QUOTEN. «Möchten Sie vielleicht eine Quotenfrau sein?» sagt Canepa. Girgis sagt: «Ich bin gegen Quoten.» - «Aber Sie haben doch ausgeführt, dass sich heute ein Vorgesetzter bei Beförderung einer Frau rechtfertigen muss?» - «Allerdings.» - «Mit Quoten wäre das nicht so.» - «Ja. Aber trotzdem.» Auch Baldesberger und Giondow sind dafür, den Qualifizierteren einzustellen, selbst wenn er ein Y-Chromosom trägt.

Wie Thibaudeau argumentiert Christiane Weibel, Direktorin der Sihltal-Zürich-Üetliberg-Bahn: «In einer Übergangsphase können Quoten nützlich sein. Kaderfrauen müssen selbstverständlich werden. Am Anfang wird es für eine Quotenfrau hart sein, weil sie mit Vorurteilen rechnen muss, aber das gibt sich. Gleichberechtigung ist eine Frage des Bewusstseins. Gleichberechtigung fängt dort an, wo mir niemand mehr in den Mantel hilft. Denn es sind diese kleinen Gesten im Alltag, die die Rollenklischees aufrechterhalten und mich als Frau klein und hilfsbedürftig erscheinen lassen.»

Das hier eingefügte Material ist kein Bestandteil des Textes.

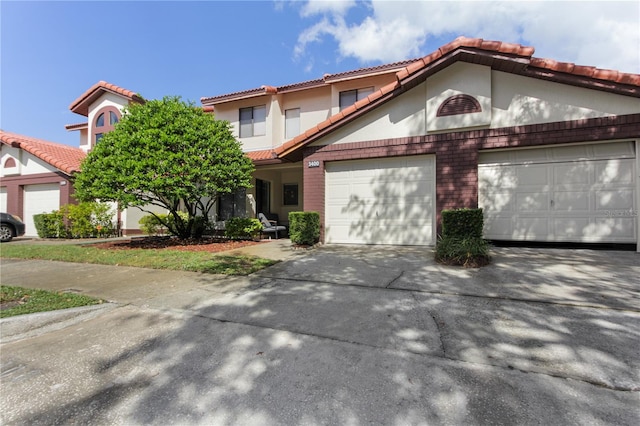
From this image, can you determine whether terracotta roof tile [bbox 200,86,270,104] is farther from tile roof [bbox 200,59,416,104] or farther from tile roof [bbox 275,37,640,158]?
tile roof [bbox 275,37,640,158]

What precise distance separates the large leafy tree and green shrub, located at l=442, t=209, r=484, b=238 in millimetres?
6761

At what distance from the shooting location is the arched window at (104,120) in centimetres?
1619

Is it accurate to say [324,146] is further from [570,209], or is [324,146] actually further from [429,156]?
[570,209]

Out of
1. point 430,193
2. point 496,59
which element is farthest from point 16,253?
point 496,59

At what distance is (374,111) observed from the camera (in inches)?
359

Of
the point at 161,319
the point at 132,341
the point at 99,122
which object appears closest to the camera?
the point at 132,341

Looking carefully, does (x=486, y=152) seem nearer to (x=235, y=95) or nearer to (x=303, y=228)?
(x=303, y=228)

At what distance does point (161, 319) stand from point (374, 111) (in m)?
7.94

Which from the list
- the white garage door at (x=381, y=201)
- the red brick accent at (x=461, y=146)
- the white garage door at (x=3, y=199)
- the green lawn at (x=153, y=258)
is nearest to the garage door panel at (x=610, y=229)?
the red brick accent at (x=461, y=146)

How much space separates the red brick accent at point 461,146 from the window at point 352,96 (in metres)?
4.21

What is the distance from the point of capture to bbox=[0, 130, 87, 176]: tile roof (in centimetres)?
1410

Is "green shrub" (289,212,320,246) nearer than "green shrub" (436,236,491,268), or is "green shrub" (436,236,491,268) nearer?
"green shrub" (436,236,491,268)

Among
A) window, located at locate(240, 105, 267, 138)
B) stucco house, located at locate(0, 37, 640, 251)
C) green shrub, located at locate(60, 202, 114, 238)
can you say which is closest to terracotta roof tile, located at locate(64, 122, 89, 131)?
green shrub, located at locate(60, 202, 114, 238)

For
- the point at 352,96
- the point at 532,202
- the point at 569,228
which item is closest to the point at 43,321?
the point at 532,202
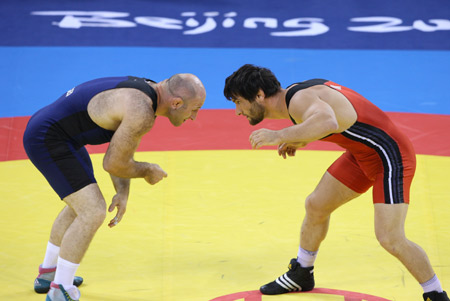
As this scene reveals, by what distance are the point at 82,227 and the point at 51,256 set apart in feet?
2.09

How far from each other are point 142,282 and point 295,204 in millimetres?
1992

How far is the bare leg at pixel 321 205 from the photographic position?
16.6 ft

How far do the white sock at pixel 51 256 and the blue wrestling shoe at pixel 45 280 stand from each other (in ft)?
0.11

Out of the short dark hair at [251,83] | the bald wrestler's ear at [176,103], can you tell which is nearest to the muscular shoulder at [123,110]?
the bald wrestler's ear at [176,103]

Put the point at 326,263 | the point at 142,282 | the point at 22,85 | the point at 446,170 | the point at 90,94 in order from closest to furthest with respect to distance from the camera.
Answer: the point at 90,94
the point at 142,282
the point at 326,263
the point at 446,170
the point at 22,85

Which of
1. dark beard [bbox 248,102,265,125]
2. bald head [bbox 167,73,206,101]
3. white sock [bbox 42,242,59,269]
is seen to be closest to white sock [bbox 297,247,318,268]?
dark beard [bbox 248,102,265,125]

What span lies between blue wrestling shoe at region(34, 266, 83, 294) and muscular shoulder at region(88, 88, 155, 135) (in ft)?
3.78

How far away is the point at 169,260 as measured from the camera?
5.68 m

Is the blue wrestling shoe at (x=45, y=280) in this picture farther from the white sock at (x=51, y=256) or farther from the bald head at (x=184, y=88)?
the bald head at (x=184, y=88)

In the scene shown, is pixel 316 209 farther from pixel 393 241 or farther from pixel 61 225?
pixel 61 225

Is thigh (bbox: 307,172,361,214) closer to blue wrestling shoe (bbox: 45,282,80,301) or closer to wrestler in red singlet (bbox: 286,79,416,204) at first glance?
wrestler in red singlet (bbox: 286,79,416,204)

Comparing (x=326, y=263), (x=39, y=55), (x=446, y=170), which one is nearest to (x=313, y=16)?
(x=39, y=55)

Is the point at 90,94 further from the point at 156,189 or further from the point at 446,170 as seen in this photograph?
the point at 446,170

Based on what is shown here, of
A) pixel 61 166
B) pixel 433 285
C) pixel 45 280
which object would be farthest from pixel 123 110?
pixel 433 285
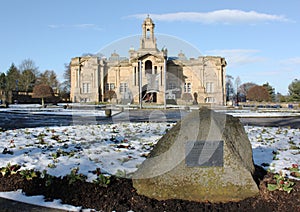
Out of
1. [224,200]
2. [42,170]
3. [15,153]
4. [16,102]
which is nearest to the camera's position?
[224,200]

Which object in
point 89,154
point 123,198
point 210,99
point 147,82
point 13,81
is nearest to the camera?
point 123,198

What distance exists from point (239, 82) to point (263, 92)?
174 feet

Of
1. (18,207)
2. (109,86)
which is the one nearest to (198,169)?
(18,207)

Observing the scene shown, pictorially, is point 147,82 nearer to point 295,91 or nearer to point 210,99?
point 210,99

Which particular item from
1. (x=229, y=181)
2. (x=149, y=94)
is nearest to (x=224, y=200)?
(x=229, y=181)

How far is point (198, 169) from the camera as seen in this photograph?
4.28m

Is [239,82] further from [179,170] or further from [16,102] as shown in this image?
[179,170]

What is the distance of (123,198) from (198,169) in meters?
1.16

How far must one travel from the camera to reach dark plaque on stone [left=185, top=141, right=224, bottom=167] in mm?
4297

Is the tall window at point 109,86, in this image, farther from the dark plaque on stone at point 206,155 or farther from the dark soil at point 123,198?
the dark plaque on stone at point 206,155

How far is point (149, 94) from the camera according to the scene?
57125 mm

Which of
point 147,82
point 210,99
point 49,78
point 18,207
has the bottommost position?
point 18,207

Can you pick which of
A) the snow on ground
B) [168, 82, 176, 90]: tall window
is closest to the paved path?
the snow on ground

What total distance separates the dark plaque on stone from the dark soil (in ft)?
1.82
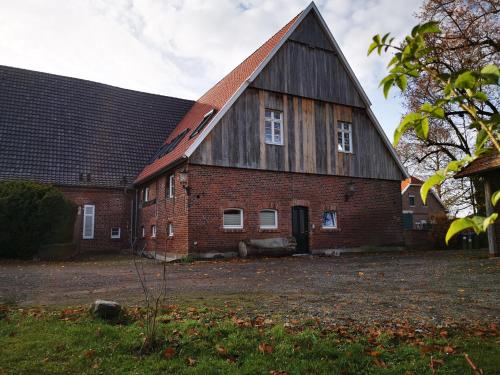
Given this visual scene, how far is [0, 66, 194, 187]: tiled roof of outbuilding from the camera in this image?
20.0 m

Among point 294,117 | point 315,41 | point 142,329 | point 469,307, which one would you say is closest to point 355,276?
point 469,307

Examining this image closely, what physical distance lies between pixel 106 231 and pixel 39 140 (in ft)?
19.0

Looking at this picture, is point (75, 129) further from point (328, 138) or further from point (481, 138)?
point (481, 138)

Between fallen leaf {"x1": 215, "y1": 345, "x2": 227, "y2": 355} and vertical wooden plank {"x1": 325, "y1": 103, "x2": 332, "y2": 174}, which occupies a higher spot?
vertical wooden plank {"x1": 325, "y1": 103, "x2": 332, "y2": 174}

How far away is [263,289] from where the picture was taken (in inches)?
320

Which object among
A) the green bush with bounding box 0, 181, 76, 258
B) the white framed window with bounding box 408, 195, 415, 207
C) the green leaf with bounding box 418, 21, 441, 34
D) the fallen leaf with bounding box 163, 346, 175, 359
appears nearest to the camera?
the green leaf with bounding box 418, 21, 441, 34

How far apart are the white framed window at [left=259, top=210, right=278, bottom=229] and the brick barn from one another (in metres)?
0.05

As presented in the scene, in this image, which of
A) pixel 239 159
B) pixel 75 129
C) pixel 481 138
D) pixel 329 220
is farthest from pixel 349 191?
pixel 481 138

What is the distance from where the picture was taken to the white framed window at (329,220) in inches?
718

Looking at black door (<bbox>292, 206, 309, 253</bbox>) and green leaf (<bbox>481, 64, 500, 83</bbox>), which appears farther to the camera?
black door (<bbox>292, 206, 309, 253</bbox>)

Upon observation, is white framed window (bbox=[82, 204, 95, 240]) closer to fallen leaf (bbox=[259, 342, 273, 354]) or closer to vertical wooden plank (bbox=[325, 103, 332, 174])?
vertical wooden plank (bbox=[325, 103, 332, 174])

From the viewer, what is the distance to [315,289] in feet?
26.5

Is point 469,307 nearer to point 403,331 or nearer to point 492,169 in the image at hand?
point 403,331

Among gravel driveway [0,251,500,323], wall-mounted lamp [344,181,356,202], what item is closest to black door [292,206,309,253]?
wall-mounted lamp [344,181,356,202]
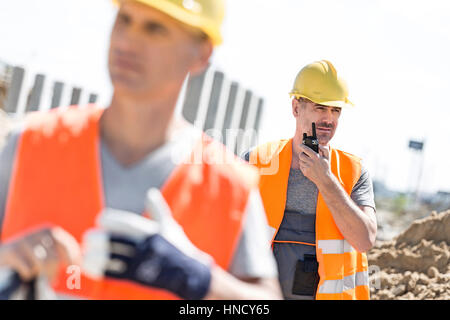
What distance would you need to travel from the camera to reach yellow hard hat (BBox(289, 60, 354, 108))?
8.53 ft

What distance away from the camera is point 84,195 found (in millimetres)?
1393

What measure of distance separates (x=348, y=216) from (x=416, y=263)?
3.55 m

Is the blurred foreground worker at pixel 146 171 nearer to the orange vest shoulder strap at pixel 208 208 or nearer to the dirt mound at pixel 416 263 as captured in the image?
the orange vest shoulder strap at pixel 208 208

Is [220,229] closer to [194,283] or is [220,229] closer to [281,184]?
[194,283]

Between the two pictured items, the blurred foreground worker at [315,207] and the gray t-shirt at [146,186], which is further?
the blurred foreground worker at [315,207]

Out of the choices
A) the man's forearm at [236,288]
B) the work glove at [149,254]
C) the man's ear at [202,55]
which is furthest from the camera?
the man's ear at [202,55]

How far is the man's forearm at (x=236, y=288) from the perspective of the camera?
1.38 m

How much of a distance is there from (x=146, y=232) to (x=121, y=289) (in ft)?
0.78

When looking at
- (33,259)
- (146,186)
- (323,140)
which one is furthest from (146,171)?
(323,140)

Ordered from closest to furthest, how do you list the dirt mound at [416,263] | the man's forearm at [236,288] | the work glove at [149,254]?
1. the work glove at [149,254]
2. the man's forearm at [236,288]
3. the dirt mound at [416,263]

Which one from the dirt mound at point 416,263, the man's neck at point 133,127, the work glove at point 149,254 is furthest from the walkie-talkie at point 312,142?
the dirt mound at point 416,263

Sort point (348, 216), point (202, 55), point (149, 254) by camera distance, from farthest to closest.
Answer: point (348, 216), point (202, 55), point (149, 254)

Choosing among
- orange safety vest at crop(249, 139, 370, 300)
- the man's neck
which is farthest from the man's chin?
the man's neck

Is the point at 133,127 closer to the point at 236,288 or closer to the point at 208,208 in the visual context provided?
the point at 208,208
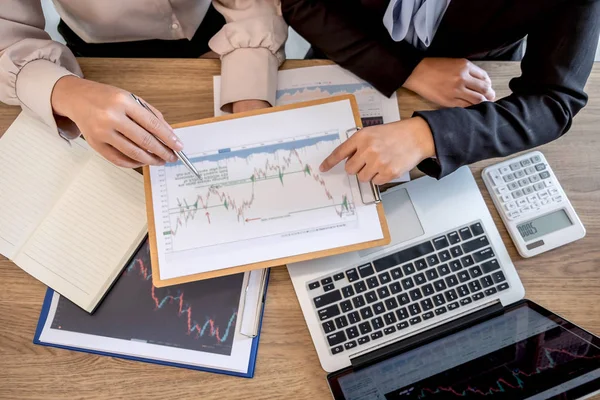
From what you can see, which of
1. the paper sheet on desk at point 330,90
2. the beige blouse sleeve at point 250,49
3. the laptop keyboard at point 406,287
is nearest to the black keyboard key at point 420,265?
the laptop keyboard at point 406,287

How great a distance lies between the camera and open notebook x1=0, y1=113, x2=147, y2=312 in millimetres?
649

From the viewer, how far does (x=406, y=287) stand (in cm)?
65

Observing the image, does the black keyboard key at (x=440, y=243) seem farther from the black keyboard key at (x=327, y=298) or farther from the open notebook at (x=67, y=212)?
the open notebook at (x=67, y=212)

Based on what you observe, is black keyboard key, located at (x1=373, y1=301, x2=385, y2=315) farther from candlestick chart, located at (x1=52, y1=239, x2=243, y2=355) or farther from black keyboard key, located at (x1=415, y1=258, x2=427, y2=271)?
candlestick chart, located at (x1=52, y1=239, x2=243, y2=355)

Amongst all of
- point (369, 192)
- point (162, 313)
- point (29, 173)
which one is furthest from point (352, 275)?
point (29, 173)

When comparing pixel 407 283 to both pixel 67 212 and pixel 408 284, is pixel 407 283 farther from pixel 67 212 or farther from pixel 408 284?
pixel 67 212

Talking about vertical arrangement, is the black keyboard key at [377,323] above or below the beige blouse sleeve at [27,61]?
below

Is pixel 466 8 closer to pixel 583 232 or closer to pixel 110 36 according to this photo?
pixel 583 232

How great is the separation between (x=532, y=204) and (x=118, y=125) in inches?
23.4

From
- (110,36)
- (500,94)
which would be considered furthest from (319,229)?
(110,36)

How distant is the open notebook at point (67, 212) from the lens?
65 cm

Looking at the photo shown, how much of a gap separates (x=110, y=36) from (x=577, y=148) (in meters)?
0.85

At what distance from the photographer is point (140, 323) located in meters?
0.64

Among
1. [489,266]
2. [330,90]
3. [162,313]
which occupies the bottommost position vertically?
[162,313]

Bevor lic. oec. HSG Christiane Weibel Direktorin der SZU wurde, war sie Vizedirektorin für Produktionsoptimierung/Tarife bei der Swissair. Als sie sich mit 52 auf ein Inserat bewarb, wunderten sich ihre Kollegen: ein Stellenwechsel in deinem Alter? Wohl Kopfschuss? «Ich finde den heutigen Jugendfetischismus blöd», sagt Christiane Weibel in ihrem Büro hoch über den Geleisen, in einem Pullover von kräftigem Blau, das schön mit den grauen, kurzgeschnittenen Haaren kontrastiert. «Und ich bedaure alle, die glauben, die ganze Karriere bis 40 in sich hineinstopfen zu müssen.» Es sei faszinierend, einen Betrieb im öffentlichen Verkehr nach marktwirtschaftlichen Prinzipien zu führen - auch wenn Streckenoptimierungen eine Menge Mittagessen mit Politikern und Kollegen kosten. Dass die Bahnpartner untereinander in ein Konkurrenzverhältnis träten, sei nicht a priori schlecht, sondern eine Veränderung hin zu Verhandlungen wie in der Privatwirtschaft. «Ich setze auf Veränderung», sagt sie. «Deshalb habe ich das Budget für Weiterbildung gehalten. Wir werden bald sehen, was meine Mitarbeiter alles gelernt haben.»

SOWEIT SIEBEN CHEFINNEN, die wie fast alle Chefs sind: kompetent, gut ausgebildet, leicht bis schwer workaholisch, ihren Unternehmen emotional verbunden, mit einem seltsamen Glauben an mehr oder weniger seltsame Unternehmensphilosophien, mit einer Neigung zu Optimismus und Positive Thinking und vollgestopften Terminkalendern, privat nett, aber selten verfügbar, und - wie alle hervorheben - mit Freude an der Arbeit in der obersten Büroetage.

Und trotzdem sind sie das, was Männer schon immer über Frauen dachten: nicht normal.